# Ações necessárias:
A – No excerto da página, que cargos ocupava Manuel António Pina na Pé de Vento, CRL?
B – Reproduza do excerto da página tudo desde "É com o nosso" até "desejo facilmente molda.".

# Excerto da página:

======

Faleceu o sócio fundador do Pé de Vento, Manuel António Pina



É com o nosso mais profundo pesar que comunicamos a todos os atuais e antigos colaboradores e também ao público em geral que o Sócio Fundador e Presidente da Mesa da Assembleia Geral de Pé de Vento, CRL, o dramaturgo e poeta Manuel António Pina, nos deixou.

Foram 34 anos geradores de uma nova e renovada dramaturgia que deram origem a uma estética teatral singular, construídas em parceria e cumplicidade artística, que começaram como ele próprio disse um dia:

No mistério da memória confundem-se sonho e realidade, vivido e invivido. O que lembramos (e o que esquecemos, pois o esquecimento é um particular e perplexo modo de memória) constitui uma “realidade” segunda, e uma “vida” segunda, feitas e desfeitas de uma matéria interior e absoluta que o desejo facilmente molda.

======

# Dados brutos:
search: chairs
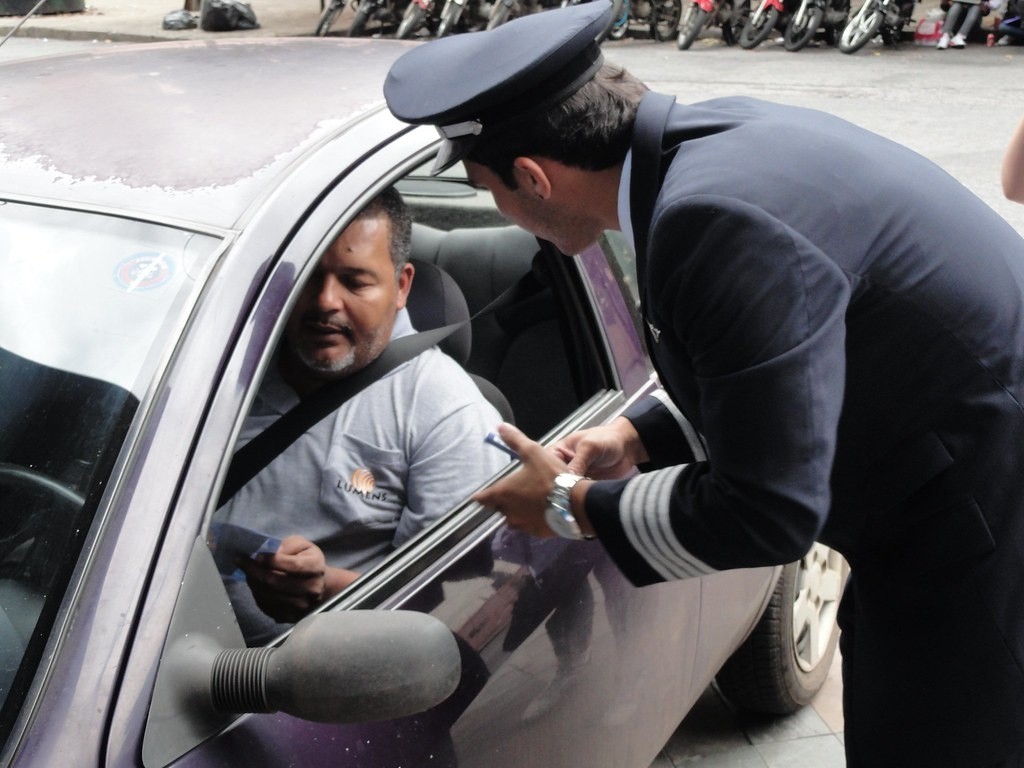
[403,219,582,448]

======

# Soluções dos problemas:
A – Era Sócio Fundador e Presidente da Mesa da Assembleia Geral.

B –
É com o nosso mais profundo pesar que comunicamos a todos os atuais e antigos colaboradores e também ao público em geral que o Sócio Fundador e Presidente da Mesa da Assembleia Geral de Pé de Vento, CRL, o dramaturgo e poeta Manuel António Pina, nos deixou.

Foram 34 anos geradores de uma nova e renovada dramaturgia que deram origem a uma estética teatral singular, construídas em parceria e cumplicidade artística, que começaram como ele próprio disse um dia:

No mistério da memória confundem-se sonho e realidade, vivido e invivido. O que lembramos (e o que esquecemos, pois o esquecimento é um particular e perplexo modo de memória) constitui uma “realidade” segunda, e uma “vida” segunda, feitas e desfeitas de uma matéria interior e absoluta que o desejo facilmente molda.